Open banking's a gift, not a threat
Open banking represents a large opportunity to innovate and transform the scope and scale of the whole financial services industry. Once a few strong ideas find success and gain traction in the market, consumers will start adopting the technology and open banking will really take off.
To reap the benefits of open banking, banks need to embrace the new regulations and view them as an opportunity rather than a threat.
The pace of change is quicker now that businesses have had to eliminate manual and paper-based processes almost overnight.

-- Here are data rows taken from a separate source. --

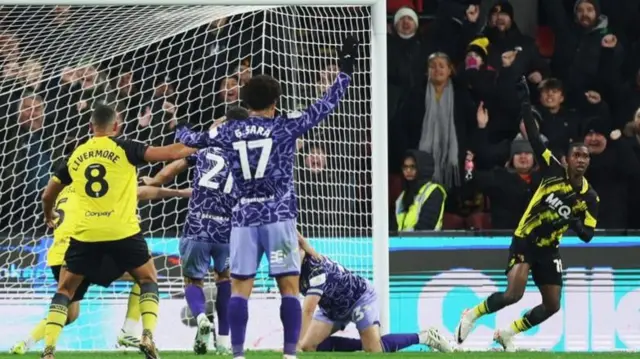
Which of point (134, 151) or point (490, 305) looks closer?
point (134, 151)

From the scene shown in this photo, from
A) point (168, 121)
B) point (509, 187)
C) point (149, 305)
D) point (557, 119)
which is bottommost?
point (149, 305)

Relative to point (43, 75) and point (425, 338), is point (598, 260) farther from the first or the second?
point (43, 75)

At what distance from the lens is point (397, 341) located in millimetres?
12648

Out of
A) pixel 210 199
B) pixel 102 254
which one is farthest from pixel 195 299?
pixel 102 254

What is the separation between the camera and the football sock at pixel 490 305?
13.2 m

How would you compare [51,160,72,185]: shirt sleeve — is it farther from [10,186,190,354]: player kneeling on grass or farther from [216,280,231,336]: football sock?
[216,280,231,336]: football sock

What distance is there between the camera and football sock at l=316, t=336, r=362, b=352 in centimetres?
1292

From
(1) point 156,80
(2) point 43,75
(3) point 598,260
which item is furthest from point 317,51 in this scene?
(3) point 598,260

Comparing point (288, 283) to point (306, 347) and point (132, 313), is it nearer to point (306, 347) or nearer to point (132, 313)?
point (132, 313)

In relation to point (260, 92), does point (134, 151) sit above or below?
below

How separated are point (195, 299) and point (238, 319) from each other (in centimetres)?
258

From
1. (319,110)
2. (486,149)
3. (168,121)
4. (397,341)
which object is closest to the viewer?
(319,110)

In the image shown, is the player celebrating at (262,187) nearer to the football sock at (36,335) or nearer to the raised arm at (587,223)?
the football sock at (36,335)

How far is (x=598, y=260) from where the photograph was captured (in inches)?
560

Businesses coping in the pandemic have the urgent need to eliminate these processes and are looking to their banks to help them implement them quickly. Paper-based and manual processes that don’t work anymore for most businesses — such as physically walking into a bank branch to submit business data or sending and receiving paper checks from the headquarters — are the processes that "ERP banking" can automate.
This has effectively catapulted ERP banking toward becoming a mission-critical service. ERP to bank integration enables organizations to automate manual processes, such as data entry. Not only does this increase data accuracy and provide better insight, but it also allows you to reduce dependency on the internal workforce, enabling you to divert that all-important resource to analysis and value-added activities.
Banks had long-term innovation goals before, but no one expected they were going to have to implement them so quickly. The pandemic has pushed banks to suddenly push forward with their innovation goals.
New technology breeds new technologies. People are consuming new experiences and doing so more efficiently, allowing both existing players and new entrants to prosper. Applying these new technologies can enhance all banks’ capabilities and deliver on the expectations of these increasingly tech-savvy consumers. In addition, startup activity tends to increase after a significant economic event (i.e., the global pandemic and resulting economic depression), and the innovations started in those early recovery periods typically become anchors for the next economic cycle. So I think we will see an uptick in fintech startup activity and as a result, more innovative and customer-centric business banking experiences.